Tony Stanley maintained his current showing success with Androsace vandellii which gained the Crataegus Trophy and The Midland Primula Bowl with a delightful hybrid seedling of Primula ‘Wharfedale Village’ given to him by Tommy Anderson. This is yellower than its known parent, the exact components of which remain unknown, but with the input of P. x pubescens dominant.
This award plant recital finishes with Barry Winter receiving the Roy Elliott Memorial Salver for his huge Lewisia tweedyi ‘Alba’, and the Edinburgh Quaich going to Ian Sharpe for the Glendoick hybrid Rhododendron ‘Snipe’ (the same hybrid, but from a different owner, that attracted a similar award at Chesterfield a week before), benefitting from a mild spring.

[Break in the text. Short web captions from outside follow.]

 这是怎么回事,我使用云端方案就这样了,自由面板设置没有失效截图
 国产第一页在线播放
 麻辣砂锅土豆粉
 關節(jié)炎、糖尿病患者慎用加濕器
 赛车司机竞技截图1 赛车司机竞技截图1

Other exhibits that caught the eye included two from Brian Burrow. Saxifraga stenophylla was reintroduced from seed in 2005, and is generally a more compelling plant than the related S. flagellaris (the two are considered synonymous in some treatments), easily propagated from the amss of wiry runners that form in late spring. Salix x margarita (aurita x herbacea), located in Glen Callender, Scotland, by National Collection holder David Tennant, is a much slower proposition, grown by just a few enthusiasts.

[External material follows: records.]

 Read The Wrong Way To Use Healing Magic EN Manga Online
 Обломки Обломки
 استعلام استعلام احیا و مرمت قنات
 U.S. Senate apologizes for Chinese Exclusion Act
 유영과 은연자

Both Dorothy Sample and Martin & Anna-Liisa Sheader had well-flowered specimens of Daphne modesta, which is becoming more readily available. It has typically five lobed blossoms, but of bright yellow, not pink, and is native to western Sichuan and Yunnan, growing at 2,100- 2,800m on rocky slopes.
More diminutive still, and grown instead for its form and foliage (which at this stage, when the new buds are at their most verdant, is particularly handsome), David Richards’ delightful, silvery-blue Juniperus horizontalis ‘Neumann’ formed a small ‘pancake’, although lusher, dome-shaped can result from less Spartan cultivation. This was selected by the head propagator at the German Zu Jeddeloh nursery prior to 1978, when it was probably first listed. Interest in growing dwarf conifers is on the increase, fuelled by the availability of truly dwarf pines and others from the Czech Republic especially: other previously unavailable material came up for auction recently when one of the finest collections in the United Kingdom was dispersed.

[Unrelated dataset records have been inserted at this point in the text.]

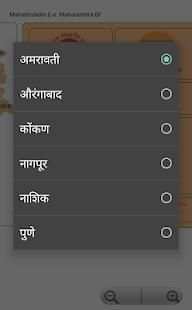 7/12 व 8अ उतारा महाराष्ट्र screenshot 5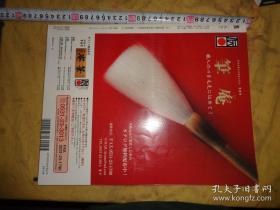 日本书道杂志 【墨】2007年5月双月刊   总186号    毛笔专辑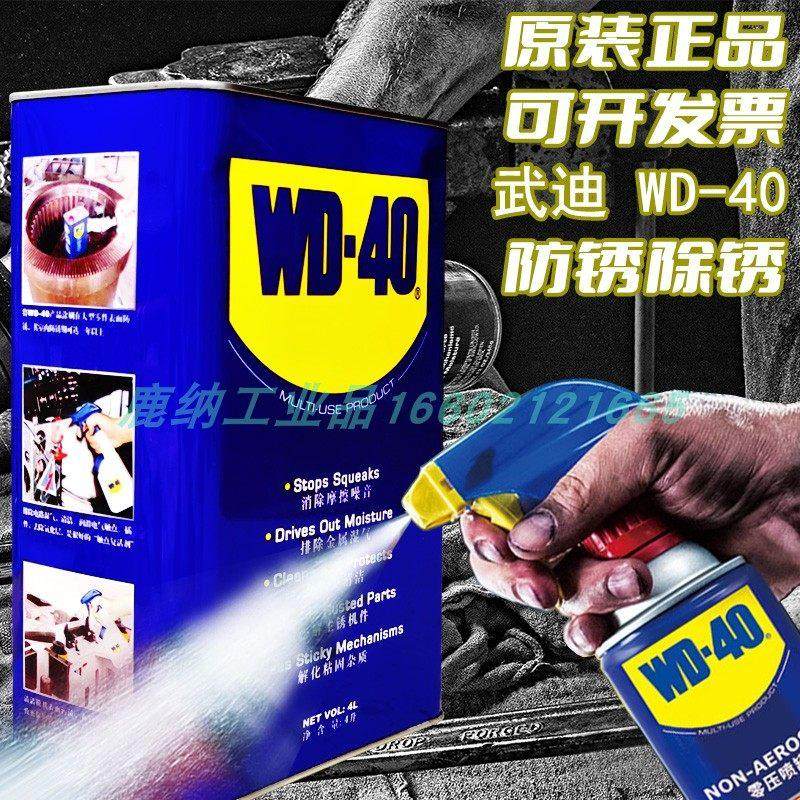WD-40除湿排湿防锈润滑剂4L武迪解锈防锈剂橡胶洁剂降噪润滑油,工业油品/胶粘/化学/实验室用品,防锈剂/防锈油,淘宝优惠券,粉丝福利购,淘宝优惠卷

Three further primulas are worth noting from this show. Yet another fine offering from the Brian Burrow stable, Primula BB10/21/2 (allionii x carniolica) x albenensis [left] differed in its depth of colour and flower size from the one that made its debut at the Cleveland Show in 2012 ‒ another as yet unnamed seedling from this cross comes nearer in height to the pollen parent, at 10cm tall, with umbels of up to a dozen flowers. P. ‘Stella’, exhibited by Lionel Clarkson, had an initially chequered history, and was named by the plant’s saviour, David Philbey, after the nursery owner he obtained it from, following confusion caused by the original name of ‘Martin's form’.
Don Peace had a fine P. aureata that brought to mind his earlier exhibits of this most distinctive of Petiolarids at the Midland Show. Nursery stocks took a battering when a hot summer was followed by a cold, protracted winter, and while you could once happily order both a pin and a thrum (in order to build up a stock from seed), you will need to be very resourceful to do so at present.